At this point, many Aramaic (aka "Chaldee") loanwords appear in the Hebrew text and they are incorporated into the Hebrew Bible thereafter. This influence explains why today most biblical concordances and dictionaries (such as the 1979 version of Strong's Comprehensive Concordance of the Bible) refer to their Hebrew sections as a "Concordance of Hebrew and Chaldean," a "Hebrew and Chaldee Dictionary," or a "Hebrew and Aramaic Dictionary." Christ will still be using some Aramaic terms 400 years later in the New Testament gospels, which show how influential and long-lasting the linguistic effects of the Exile were on the Hebrew vocabulary. Biblical scholars think that Genesis 1:1-2:3 and other sections such as Genesis 6 come from the P Text, and these are probably the latest additions to the Genesis account. The foreign loanwords mean these sections couldn't have been written before coming into contact with the Chaldeans--at least not in the form in which they come down to us today in surviving manuscripts.

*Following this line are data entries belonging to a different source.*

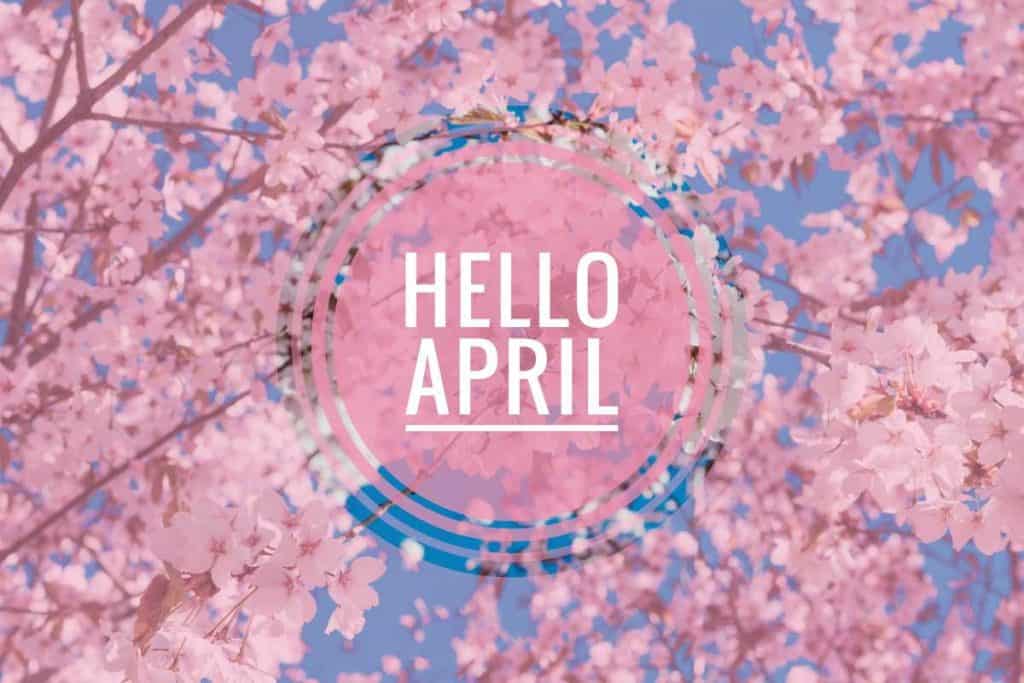 A Hello April graphic with a background of cherry blossom trees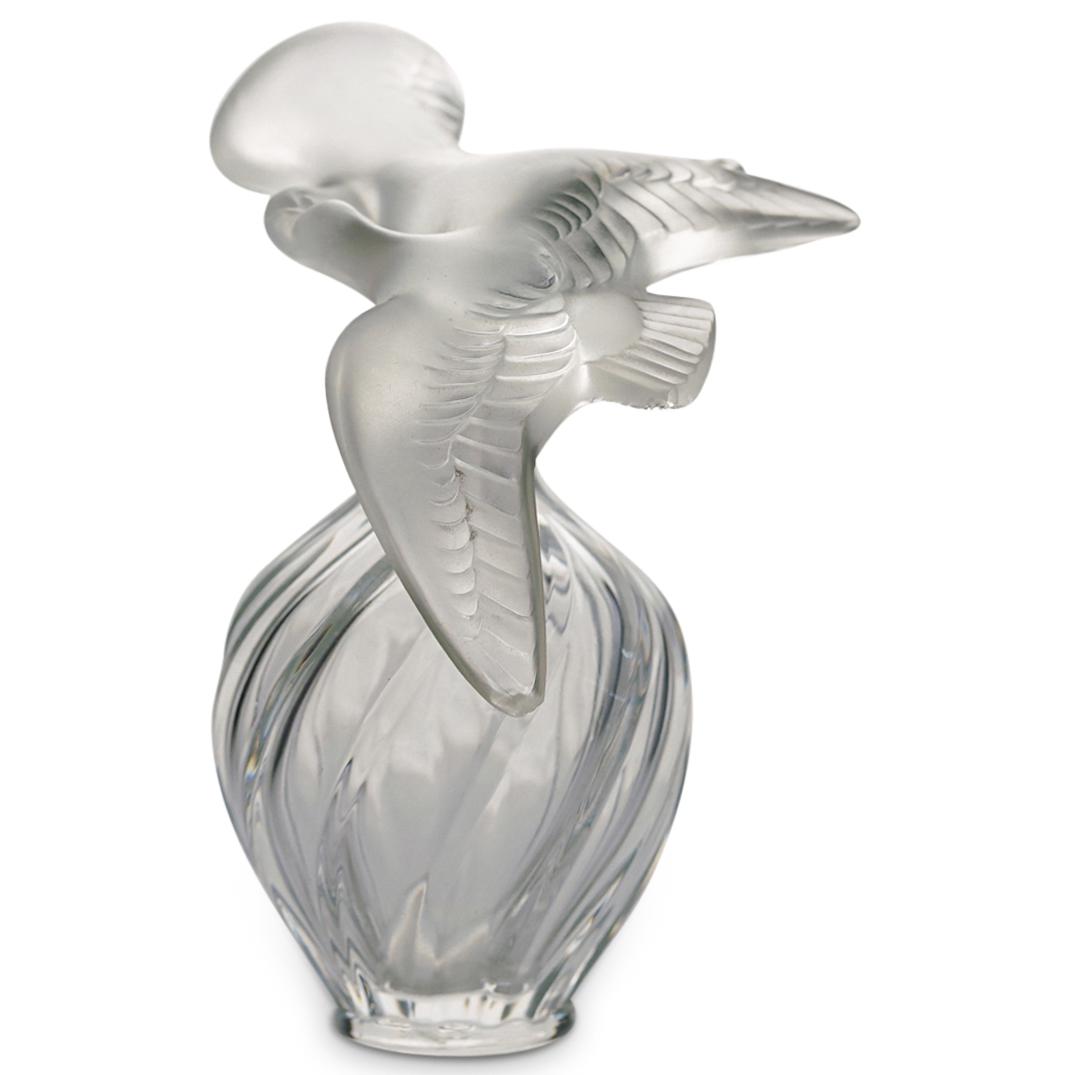 Lalique "L'air du temps" Perfume Bottle: DESCRIPTION: Lalique "L'air du temps" glass perfume bottle with frosted double dove stopper. Marked at underside: "Lalique, Nina Ricci" CIRCA: 20th Cent. ORIGIN: France DIMENSIONS: H: 4" x D: 3.25" Ha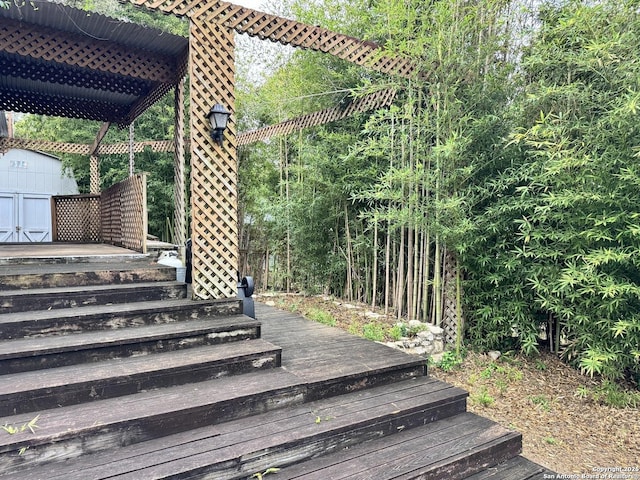 323 N Scenic Loop, Canyon Lake, TX 78133 - wooden deck featuring a storage unit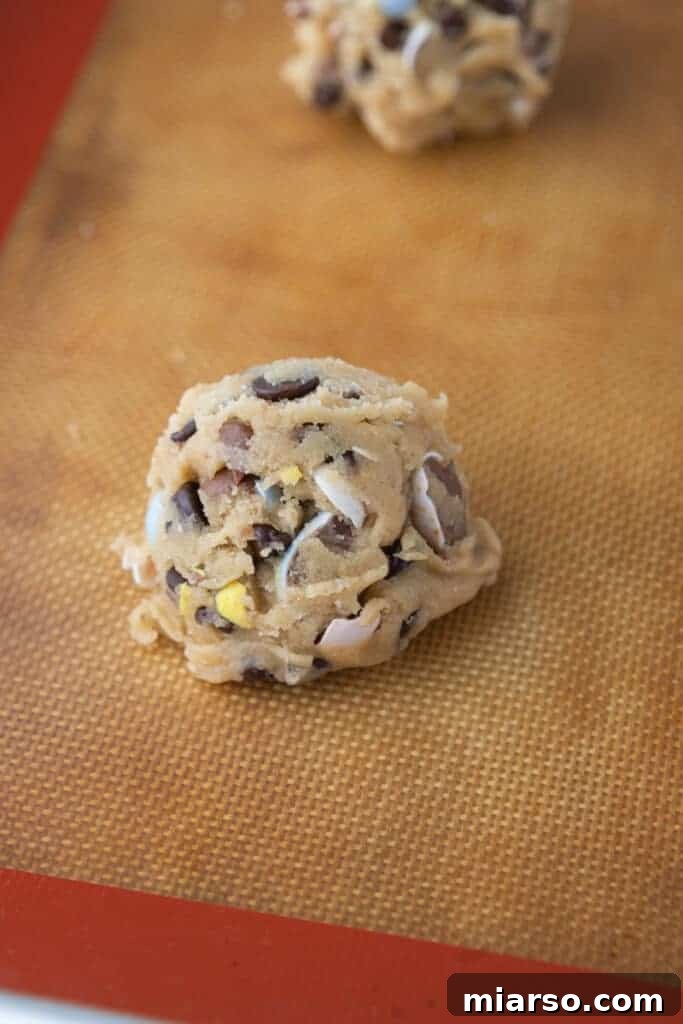 ball of raw cookie dough on a baking sheet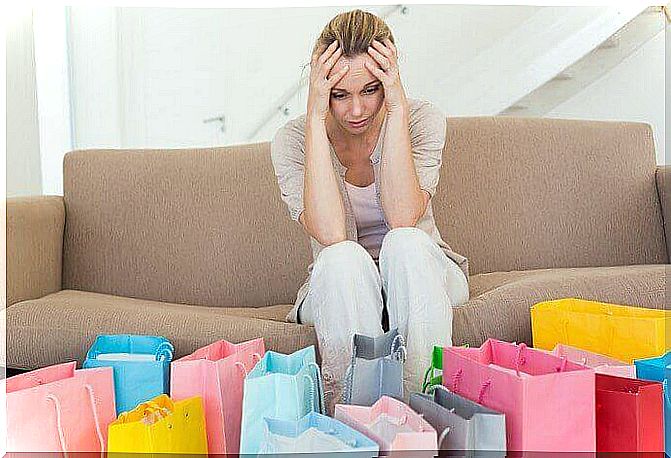 Desperate woman with numerous shopping bags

Some features of the P text include a stress on ritual observances such as the Sabbath, circumcision, and dietary taboos believed to be late additions to the religious tradition. Other features of the P text--such as the details of the Passover ritual, ordination ceremonies, and descriptions of the tabernacle--appear to have come from now lost older manuscript traditions after being updated and modified in the P tradition. Finally, the P text is marked the prominence it gives to Aaron (as opposed to the dominant role of Moses in the J and E texts), the account of Moses' death in Deuteronomy, the legal materials of Leviticus and Numbers, and a series of genealogies showing some influence from Mesopotamian sources.

If students are reading a study Bible like the Anchor Bible series, the editors helpfully mark which sections come from the J, E, and P Texts.